Zeige bitte jede Zeile der Einträge, in der die Zeichenfolge „Україна“ vorkommt. Groß- und Kleinschreibung sind dabei zu beachten.

%%

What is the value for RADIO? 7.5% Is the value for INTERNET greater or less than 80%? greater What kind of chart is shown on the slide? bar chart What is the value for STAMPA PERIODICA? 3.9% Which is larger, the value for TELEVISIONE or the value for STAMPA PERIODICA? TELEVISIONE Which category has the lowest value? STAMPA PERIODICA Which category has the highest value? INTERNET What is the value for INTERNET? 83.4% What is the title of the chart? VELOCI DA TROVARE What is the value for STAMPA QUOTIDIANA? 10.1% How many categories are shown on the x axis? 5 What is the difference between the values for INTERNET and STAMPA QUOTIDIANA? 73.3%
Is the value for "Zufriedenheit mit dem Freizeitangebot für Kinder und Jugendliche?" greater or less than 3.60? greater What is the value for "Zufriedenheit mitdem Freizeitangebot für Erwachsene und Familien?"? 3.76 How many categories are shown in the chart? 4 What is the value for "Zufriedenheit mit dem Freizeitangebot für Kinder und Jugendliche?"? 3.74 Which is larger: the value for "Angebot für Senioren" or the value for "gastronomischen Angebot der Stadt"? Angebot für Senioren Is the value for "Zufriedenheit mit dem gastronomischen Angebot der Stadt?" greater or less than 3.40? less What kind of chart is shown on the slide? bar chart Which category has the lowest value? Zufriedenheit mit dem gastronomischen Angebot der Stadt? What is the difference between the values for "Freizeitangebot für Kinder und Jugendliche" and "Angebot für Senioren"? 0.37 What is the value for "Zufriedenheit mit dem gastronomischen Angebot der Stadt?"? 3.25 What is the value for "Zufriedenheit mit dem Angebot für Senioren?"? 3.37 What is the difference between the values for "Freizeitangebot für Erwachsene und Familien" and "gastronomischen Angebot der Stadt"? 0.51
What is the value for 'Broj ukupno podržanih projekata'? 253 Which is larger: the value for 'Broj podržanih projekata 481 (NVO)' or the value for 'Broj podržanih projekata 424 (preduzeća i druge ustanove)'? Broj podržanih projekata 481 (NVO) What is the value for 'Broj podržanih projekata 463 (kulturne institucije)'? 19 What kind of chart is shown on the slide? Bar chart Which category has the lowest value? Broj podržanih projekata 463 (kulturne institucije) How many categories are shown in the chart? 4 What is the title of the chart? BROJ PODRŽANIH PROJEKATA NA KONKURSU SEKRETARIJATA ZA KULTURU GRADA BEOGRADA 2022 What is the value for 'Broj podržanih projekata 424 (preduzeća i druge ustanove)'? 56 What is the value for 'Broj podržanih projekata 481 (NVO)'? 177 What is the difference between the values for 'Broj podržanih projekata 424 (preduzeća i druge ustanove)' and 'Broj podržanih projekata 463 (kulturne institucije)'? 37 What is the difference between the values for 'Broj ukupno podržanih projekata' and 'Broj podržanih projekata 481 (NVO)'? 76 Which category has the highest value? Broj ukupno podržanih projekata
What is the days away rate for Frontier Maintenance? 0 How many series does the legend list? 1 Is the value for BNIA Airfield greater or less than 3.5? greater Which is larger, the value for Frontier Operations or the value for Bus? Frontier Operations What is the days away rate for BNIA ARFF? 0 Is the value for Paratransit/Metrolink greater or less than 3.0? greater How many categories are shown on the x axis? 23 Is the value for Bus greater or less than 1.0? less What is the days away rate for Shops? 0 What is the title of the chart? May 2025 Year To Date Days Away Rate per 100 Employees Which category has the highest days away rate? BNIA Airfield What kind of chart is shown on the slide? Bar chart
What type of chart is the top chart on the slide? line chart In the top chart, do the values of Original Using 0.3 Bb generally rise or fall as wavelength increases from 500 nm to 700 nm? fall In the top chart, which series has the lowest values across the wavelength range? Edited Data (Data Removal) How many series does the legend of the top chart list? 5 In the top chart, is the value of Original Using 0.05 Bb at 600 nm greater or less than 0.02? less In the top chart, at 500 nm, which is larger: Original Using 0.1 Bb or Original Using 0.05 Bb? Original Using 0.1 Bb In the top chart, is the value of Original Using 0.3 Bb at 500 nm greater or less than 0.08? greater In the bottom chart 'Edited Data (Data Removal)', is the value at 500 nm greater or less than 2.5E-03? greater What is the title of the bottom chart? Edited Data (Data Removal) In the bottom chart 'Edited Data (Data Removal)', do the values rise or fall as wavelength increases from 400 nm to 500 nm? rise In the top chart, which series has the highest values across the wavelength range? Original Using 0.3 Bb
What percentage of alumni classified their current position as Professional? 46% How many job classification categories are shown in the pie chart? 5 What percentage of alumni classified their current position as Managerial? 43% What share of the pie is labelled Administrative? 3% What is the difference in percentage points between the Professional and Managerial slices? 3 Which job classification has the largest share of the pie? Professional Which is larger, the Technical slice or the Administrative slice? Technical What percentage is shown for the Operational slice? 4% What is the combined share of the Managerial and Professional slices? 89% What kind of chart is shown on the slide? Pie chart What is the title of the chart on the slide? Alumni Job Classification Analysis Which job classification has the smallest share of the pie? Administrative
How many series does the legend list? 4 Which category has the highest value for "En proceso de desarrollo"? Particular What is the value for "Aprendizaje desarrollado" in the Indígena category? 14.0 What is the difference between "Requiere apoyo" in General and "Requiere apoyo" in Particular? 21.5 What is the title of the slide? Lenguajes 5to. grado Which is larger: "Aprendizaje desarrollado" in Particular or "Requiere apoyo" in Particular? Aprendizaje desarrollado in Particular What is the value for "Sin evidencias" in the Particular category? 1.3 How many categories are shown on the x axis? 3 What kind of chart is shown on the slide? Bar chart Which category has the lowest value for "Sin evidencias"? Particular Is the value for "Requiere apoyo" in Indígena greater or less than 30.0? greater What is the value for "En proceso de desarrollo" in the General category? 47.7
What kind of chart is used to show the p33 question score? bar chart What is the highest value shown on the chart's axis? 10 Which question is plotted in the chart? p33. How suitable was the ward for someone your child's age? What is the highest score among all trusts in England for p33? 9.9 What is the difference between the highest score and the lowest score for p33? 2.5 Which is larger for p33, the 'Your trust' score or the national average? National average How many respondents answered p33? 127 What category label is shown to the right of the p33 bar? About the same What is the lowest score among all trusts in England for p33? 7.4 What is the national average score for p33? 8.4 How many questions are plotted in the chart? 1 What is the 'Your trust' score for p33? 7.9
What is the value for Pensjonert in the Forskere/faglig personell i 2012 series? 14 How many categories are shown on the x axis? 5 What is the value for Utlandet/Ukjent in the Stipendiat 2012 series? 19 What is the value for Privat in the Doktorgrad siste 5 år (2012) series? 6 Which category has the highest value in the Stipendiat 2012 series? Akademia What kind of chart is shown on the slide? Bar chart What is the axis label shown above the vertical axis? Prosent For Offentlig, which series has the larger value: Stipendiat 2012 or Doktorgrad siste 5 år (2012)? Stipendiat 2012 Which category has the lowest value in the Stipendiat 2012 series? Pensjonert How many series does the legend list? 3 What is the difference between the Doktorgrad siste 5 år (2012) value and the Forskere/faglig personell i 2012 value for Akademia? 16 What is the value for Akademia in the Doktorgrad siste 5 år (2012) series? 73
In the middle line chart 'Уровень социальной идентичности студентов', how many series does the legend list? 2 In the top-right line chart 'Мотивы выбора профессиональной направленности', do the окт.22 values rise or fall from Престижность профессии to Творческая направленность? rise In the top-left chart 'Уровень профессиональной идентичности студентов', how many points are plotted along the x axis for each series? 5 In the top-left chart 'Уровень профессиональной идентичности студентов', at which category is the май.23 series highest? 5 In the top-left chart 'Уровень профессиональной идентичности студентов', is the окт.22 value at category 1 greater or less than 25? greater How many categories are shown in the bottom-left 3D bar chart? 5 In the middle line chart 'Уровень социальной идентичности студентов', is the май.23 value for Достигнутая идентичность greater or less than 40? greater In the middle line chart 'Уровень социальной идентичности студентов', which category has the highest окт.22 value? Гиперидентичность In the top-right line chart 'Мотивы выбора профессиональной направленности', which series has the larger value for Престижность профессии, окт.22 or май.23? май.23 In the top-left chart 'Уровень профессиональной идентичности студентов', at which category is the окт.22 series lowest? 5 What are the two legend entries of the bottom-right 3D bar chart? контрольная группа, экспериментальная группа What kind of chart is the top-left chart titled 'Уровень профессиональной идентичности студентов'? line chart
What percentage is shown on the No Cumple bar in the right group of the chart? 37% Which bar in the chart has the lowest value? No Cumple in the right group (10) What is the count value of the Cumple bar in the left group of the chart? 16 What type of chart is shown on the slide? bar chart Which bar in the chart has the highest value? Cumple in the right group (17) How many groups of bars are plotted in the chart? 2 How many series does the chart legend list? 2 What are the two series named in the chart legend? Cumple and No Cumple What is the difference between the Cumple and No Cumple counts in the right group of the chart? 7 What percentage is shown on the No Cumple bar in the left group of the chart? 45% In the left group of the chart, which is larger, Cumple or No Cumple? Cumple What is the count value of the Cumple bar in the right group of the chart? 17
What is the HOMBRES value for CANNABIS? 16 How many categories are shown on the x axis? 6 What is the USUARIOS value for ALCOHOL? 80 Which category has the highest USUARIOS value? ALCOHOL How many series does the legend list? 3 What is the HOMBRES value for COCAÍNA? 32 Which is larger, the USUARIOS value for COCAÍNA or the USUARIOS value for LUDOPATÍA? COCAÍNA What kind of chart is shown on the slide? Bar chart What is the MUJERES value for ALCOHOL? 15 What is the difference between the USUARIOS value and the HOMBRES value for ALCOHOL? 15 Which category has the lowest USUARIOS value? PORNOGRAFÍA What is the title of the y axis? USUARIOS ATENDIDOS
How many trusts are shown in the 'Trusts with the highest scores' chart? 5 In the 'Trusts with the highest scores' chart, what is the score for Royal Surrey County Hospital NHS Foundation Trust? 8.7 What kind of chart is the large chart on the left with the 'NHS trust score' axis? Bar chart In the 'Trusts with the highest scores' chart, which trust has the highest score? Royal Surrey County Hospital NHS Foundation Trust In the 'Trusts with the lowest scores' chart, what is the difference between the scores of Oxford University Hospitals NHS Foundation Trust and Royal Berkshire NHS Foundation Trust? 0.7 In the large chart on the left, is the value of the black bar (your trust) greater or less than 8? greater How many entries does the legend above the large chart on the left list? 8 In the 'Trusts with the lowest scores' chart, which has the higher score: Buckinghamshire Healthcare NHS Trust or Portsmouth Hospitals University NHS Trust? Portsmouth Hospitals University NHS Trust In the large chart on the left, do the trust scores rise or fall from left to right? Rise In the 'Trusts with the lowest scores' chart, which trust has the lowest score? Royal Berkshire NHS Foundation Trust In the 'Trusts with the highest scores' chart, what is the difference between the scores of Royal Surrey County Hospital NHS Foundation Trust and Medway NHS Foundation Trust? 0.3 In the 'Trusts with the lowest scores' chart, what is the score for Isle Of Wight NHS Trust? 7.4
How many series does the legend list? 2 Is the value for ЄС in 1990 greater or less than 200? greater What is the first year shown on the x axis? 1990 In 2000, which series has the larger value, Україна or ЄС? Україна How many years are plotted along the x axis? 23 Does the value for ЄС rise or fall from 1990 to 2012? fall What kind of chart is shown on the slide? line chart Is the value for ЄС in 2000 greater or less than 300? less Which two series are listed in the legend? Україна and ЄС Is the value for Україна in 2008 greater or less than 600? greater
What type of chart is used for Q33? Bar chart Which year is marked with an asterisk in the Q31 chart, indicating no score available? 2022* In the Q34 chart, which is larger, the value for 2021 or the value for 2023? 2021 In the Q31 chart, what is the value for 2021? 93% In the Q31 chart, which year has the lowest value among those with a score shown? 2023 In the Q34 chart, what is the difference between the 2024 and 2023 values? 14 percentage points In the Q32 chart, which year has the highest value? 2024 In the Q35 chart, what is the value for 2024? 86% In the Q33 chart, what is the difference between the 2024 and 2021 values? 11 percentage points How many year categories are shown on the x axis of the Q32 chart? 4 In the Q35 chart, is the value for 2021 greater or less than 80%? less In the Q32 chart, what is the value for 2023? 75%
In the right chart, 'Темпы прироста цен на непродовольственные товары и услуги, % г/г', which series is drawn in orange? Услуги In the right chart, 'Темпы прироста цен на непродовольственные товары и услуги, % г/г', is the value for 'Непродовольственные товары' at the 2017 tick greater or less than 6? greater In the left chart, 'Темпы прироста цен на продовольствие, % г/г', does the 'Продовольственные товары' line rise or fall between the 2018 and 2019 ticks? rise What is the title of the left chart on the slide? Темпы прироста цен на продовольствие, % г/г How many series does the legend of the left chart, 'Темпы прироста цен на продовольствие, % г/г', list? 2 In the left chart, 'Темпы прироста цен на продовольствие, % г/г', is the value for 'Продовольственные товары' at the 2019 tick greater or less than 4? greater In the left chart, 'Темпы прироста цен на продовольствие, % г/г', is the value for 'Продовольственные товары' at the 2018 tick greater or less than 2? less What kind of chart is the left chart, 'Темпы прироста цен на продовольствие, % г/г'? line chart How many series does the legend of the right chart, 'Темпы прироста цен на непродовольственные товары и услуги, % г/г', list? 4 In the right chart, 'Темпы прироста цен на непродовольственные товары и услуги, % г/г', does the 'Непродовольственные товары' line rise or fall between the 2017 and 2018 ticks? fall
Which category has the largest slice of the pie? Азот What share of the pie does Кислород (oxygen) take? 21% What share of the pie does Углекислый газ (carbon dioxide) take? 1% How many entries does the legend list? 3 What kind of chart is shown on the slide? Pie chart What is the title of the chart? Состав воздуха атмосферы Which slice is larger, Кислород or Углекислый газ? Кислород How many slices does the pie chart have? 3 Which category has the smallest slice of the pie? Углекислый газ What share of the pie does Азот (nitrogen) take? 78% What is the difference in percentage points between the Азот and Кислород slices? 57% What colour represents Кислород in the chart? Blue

%%

▶ **LÖSUNG DER AUFGABE**
How many series does the legend list? 2 Is the value for ЄС in 1990 greater or less than 200? greater What is the first year shown on the x axis? 1990 In 2000, which series has the larger value, Україна or ЄС? Україна How many years are plotted along the x axis? 23 Does the value for ЄС rise or fall from 1990 to 2012? fall What kind of chart is shown on the slide? line chart Is the value for ЄС in 2000 greater or less than 300? less Which two series are listed in the legend? Україна and ЄС Is the value for Україна in 2008 greater or less than 600? greater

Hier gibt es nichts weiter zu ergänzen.